#### [STATED EXERCISE A]
Decide whether each statement agrees with the text on Canadian confederation, answering yes or no and quoting the deciding words of the text. (i) Moving troops by railway cut the travel time from England to Asia from 40 days to 21 days. (ii) Parkin concludes that Britain is a continental power. (iii) Canada's wheat trade with the United States was growing dramatically.

#### [TEXT SHOWN]
Turning to Canada, the experience of twenty plus years of confederation was very positive. With the completion of the Canadian transcontinental railway (1885) Canada was now a geopolitical lynchpin with Atlantic and Pacific interests. Australasia and the Asian ports were immediately affected. Transiting troops by railway reduced the England to Asia travel time from 40 days to 21 days. As to the appetite for union with the United States, Parkin makes much of the Loyalist origins and appetites of many of its citizens. Because of anti-British sentiment in the United States, Canada could be said to be as close to the US as to Britain in most ways. Parkin also contrasts the nature of US immigration which made it less connected to British origins, and to the very different way in which it dealt with the exploration and settlement of the West. The contrast with Canada was notable and Parkin could hardly imagine that Canadians would want to join the US only to have to fight Britain at some future unfortunate date. Parkin concludes that the US is a continental power and self-sufficient while Britain is a maritime power and dependent on trade with its colonies for prosperity. While Canada-US trade was substantial in some products (timber, fish, coal), in wheat (the great driver of western Canadian development) trade with Great Britain was growing dramatically. On balance then, Parkin felt that Canada was both beneficial, and predisposed, to Britain.

#### [RECORDS FOR THE EXERCISE]

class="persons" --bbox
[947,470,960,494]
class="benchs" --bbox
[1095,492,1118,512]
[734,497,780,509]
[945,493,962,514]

#### [STATED EXERCISE B]
Tally the lines of the entries that contain the string "class", and give only that number.

#### [FULL ANSWER A]
(i) Yes: "Transiting troops by railway reduced the England to Asia travel time from 40 days to 21 days."
(ii) No: "Parkin concludes that the US is a continental power and self-sufficient while Britain is a maritime power and dependent on trade with its colonies for prosperity."
(iii) No: "in wheat (the great driver of western Canadian development) trade with Great Britain was growing dramatically."

#### [FULL ANSWER B]
2